Well, that's me to the right, looking serious. I'm now retired, so have plenty of time for fishing and my local fishery is Loxley Fisheries near Sheffield, a venue with carp, chub, barbel and the usual population of silverfish.
It looks like maintaining this website will be a time consuming activity but, hopefully, it will become less demanding once the initial groundwork has been accomplished.
While on the subject of this website I would like to take the opportunity to invite anglers to submit articles for inclusion within the site. Articles can be on just about anything to do with coarse fishing. If you are interested in becoming a contributor please
click here to go to the contributions page.
As anyone who has run a website will know, there are costs involved. This is the reason for the advertisements and eShop - to offset costs. There are some great bargains to be had in the Amazon shop, especially in the DVD and books categories. I hope you will grab something interesting and support the continued existence of this site at the same time.

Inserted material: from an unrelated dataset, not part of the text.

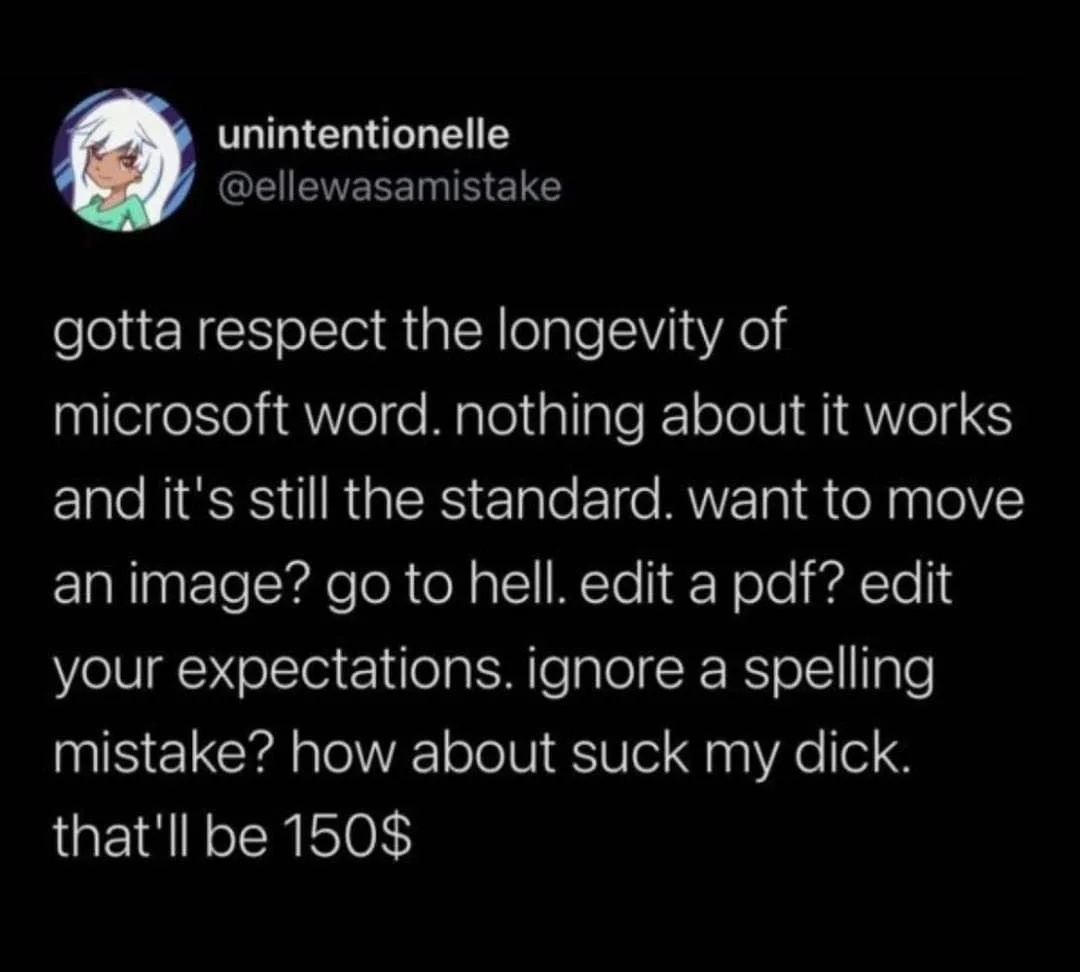 Microsoft Word meme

My father introduced me to fishing when I was about eight years old. I am now, as of 2007, sixty-two years old. How fishing has changed in those fifty odd years is astounding. There is simply no comparison between the way we used to fish and the way we fish today.

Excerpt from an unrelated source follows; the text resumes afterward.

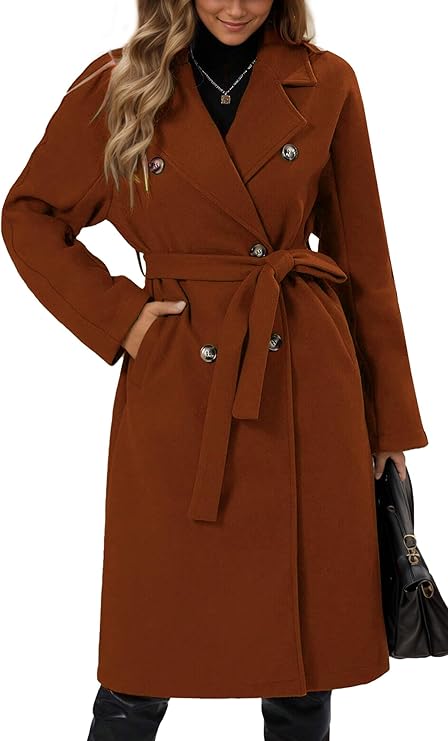 EB | Klassischer Damen Trenchcoat Mit Doppelknopfverschluss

As a child I was the proud owner of a split cane fishing rod, a wicker basket (the antecedent of today's continental seat boxes), a centre-pin reel and various designs of cork and quill floats.
We would sit on the bank all day and often catch nothing, sometimes catch perch or roach, and if we were lucky maybe catch a bream. Carp, Chub, Tench and Barbel were the stuff of dreams, but we could get library books and look at the pictures of these dream fish so that we could identify them if we ever caught one! The problem was that the waters we fished were natural waters with a natural population of fish. The commercial, heavily stocked, fisheries of today were still far in the future.
In those days coarse fishing was a "working man's" pastime and it seemed to me, as a child, that every adult male was an angler. Coarse fishing was also predominantly a northern sport and I believe that my home town of Sheffield held the distinction of having more anglers per head of population than anywhere else in the country.
How things have changed!
Between then and now there has been a revolution in just about every aspect of fishing. Tackle, techniques, baits, commercial fisheries, and even the way we think about fishing, have all undergone a massive ground-swell of change.
We now have Spods and Rockets, open ended feeders, block end feeders, Method feeders, carbon fibre rods etc, etc, etc, and the list goes on.
But one thing will never change - and that is the pleasure of catching an elusive creature in its own domain, and the challenge of pitting your wits against the natural cunning of our quarry - the fish.